During fine-tuning, our proposed depth augmented networks might struggle from internal covariate shift of activations across pre-trained and new layers. Thus, to establish harmony between the learning of new and pre-trained layers, and to reduce sensitivity to random initialization, we introduce a normalization scheme to the network. We experiment with $L_{2}$ -norm normalization [15] and batch normalization [16] to search for the best performing normalization scheme for the proposed depth augmented networks.

The main contributions of the paper are as follows:

•

We propose to include the pre-trained classification layer in fine-tuning and find that the transfer learning performance with the pre-trained classification layer is higher than the traditional fine-tuning approach without it.

•

We investigate which layers should be frozen during fine-tuning for optimal performance.

•

For developmental transfer learning, we propose to augment new layers beyond the pre-trained classification layer to adapt better to target task. We also investigate the best fit normalization scheme for our proposed depth augmented networks.

The rest of the paper is organized as follows. Our proposed approaches are presented in Section 2. Section 3 presents the setup and analysis of our experimentation. Section 4 summarizes the contributions of this paper.

2 Methodology

We introduce the architectural and notational details of the proposed and traditional fine-tuning, the proposed depth augmented networks, and the layer-wise fine-tuning scheme in this section. Let us assume $\chi_{N}$ be a CNN pre-trained with a large dataset (e.g. ImageNet) having $N$ layers $L_{1},...,L_{N}$ , including the classification layer.

# Work order 1
Transcribe the fine-tuning passage between "We propose to include" and "approach without it.", inclusive.
# Work order 2
In the fine-tuning passage, what does Section 3 of the paper present?

# Dataset entries
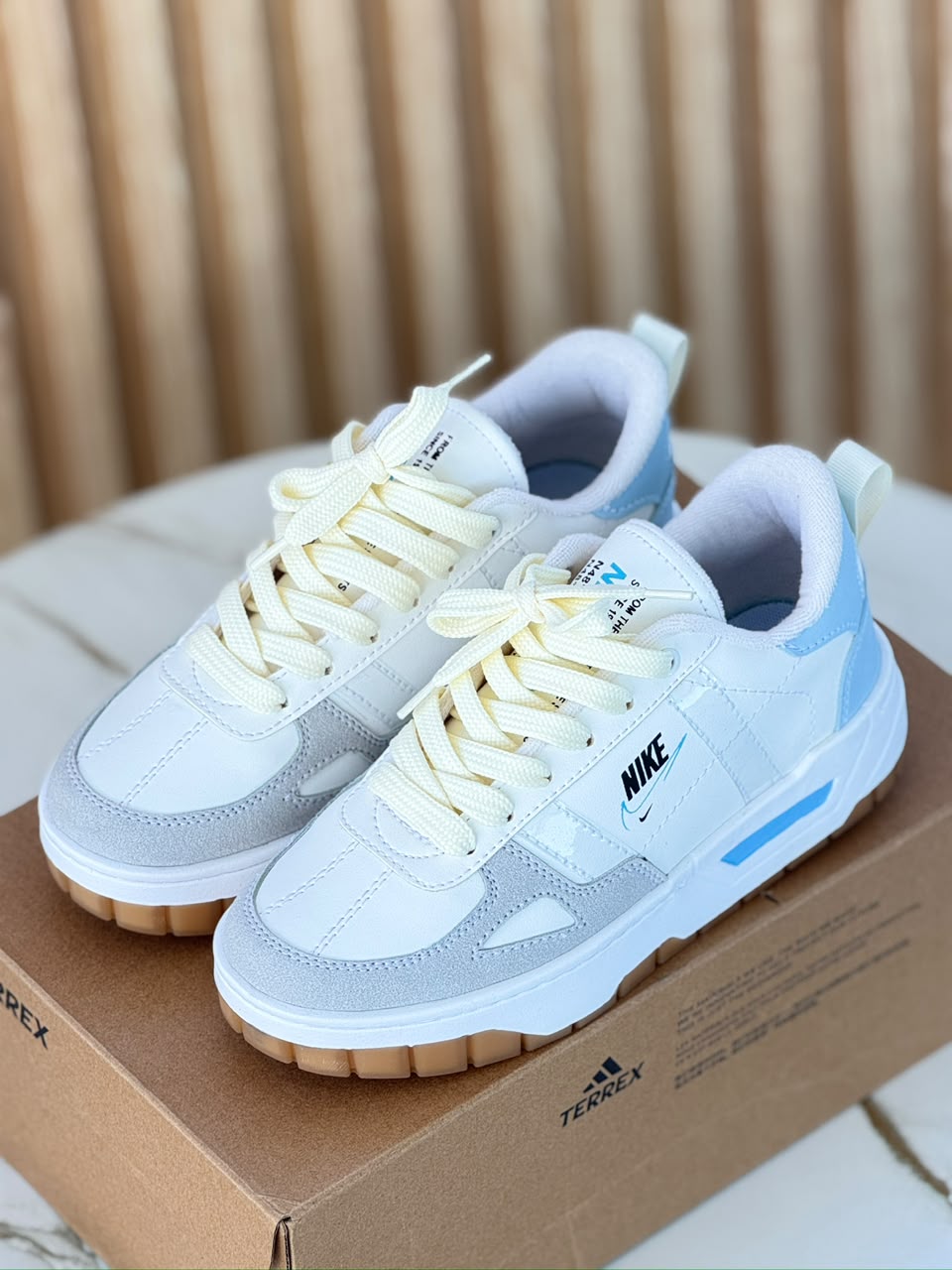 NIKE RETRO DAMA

--

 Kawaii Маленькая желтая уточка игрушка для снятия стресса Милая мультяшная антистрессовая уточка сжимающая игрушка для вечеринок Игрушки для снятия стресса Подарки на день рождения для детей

# Written response 1
We propose to include the pre-trained classification layer in fine-tuning and find that the transfer learning performance with the pre-trained classification layer is higher than the traditional fine-tuning approach without it.

# Written response 2
The setup and analysis of the experimentation.